Tale dossier governativo indica il luogo migliore per
una presenza italiana in Iraq e viene indicato proprio Nassiriya. Si parla
del petrolio e di un affare da 300 miliardi di dollari. Nel dossier si
descrive l'Iraq come una specie di eldorado e che "l'obiettivo del governo
e delle istituzioni coinvolte è quello di mantenere l'Italia tra i 4
migliori fornitori dell'Iraq per il futuro". Guarda caso ben 15 delle 19
pagine del "dossier Iraq" del governo parlano di petrolio.
Nel dossier del governo si legge anche dei retroscena
internazionali, degli accordi fatti tra Usa, Cina, Francia e Russia per lo
sfruttamento del petrolio iracheno dopo la guerra, che ancora non era
iniziata. Infatti, la guerra in Iraq scattò solo 6 mesi dopo quel
documento. L'affare Iraq fu pianificato: l'affare sporco in Iraq è un
affare a cui il governo italiano si è scrupolosamente attenuto. Non una
guerra "preventiva", dunque, ma una guerra premeditata.
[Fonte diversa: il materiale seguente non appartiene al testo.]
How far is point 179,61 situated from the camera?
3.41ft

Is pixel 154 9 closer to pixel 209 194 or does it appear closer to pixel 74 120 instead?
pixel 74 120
Immediata la reazione dell’organizzazione “Un Ponte
per” che aveva gia denunciato il vero motivo della presenza italiana a
Nassiriya all’indomani dell’attentato nel novembre 2003. “Tutte le
frottole sulla “operazione umanitaria” e sul “portare la democrazia” si
sgonfiano come quelle sulle armi di distruzione di massa: già sei mesi
prima delle guerra, mentre gli ispettori dell’Onu erano in Iraq, il
Consiglio di Sicurezza discuteva, il Governo stava già studiando dove
mandare le proprie truppe. Ci chiediamo se ora l’ENI assumerà la
responsabilità che le compete nei confronti delle famiglie che hanno perso
un congiunto per sorvegliare i suoi barili di petrolio e nei confronti dei
civili iracheni rimasti vittime nella “battaglia dei ponti”.
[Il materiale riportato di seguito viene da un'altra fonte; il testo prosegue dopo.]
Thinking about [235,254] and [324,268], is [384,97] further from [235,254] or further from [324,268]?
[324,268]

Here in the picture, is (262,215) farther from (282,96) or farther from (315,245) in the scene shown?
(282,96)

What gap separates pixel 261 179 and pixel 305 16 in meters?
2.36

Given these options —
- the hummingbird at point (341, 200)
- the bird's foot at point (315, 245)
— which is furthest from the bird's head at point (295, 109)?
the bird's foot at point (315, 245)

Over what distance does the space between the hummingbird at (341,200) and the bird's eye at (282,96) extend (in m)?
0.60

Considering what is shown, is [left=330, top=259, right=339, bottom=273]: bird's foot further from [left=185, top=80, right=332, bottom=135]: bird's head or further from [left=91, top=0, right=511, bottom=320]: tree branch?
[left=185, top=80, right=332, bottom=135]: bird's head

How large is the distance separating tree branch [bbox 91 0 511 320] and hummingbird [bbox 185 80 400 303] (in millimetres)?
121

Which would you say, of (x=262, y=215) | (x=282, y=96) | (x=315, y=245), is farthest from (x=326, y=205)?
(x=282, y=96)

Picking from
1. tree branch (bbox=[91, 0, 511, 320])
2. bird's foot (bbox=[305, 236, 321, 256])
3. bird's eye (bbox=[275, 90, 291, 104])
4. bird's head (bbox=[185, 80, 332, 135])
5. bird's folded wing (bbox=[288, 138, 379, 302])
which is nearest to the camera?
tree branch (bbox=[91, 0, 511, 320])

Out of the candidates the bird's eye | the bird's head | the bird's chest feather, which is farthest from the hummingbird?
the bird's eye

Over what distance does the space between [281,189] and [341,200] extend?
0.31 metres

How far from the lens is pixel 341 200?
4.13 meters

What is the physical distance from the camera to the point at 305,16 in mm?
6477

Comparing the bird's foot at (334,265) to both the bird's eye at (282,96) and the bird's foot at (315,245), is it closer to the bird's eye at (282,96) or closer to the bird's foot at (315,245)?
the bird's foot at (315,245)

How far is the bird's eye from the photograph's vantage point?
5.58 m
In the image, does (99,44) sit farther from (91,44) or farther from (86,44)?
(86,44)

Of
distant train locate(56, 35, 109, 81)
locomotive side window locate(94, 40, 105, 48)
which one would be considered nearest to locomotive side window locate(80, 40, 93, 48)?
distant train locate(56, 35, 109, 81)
Ci chiediamo se il Governo ammetterà di aver mentito
agli italiani sugli obiettivi della presenza a Nassiriya e sul fatto che
la discussione sull’invio delle truppe era una pura copertura di decisioni
già prese. Invitiamo tutto il popolo della pace a mettere in atto una
diffusa campagna di denuncia e di boicottaggio non-violento dell’ENI, come
sta facendo da tempo il movimento pacifista statunitense con le
multinazionali Bechtel e Halliburton.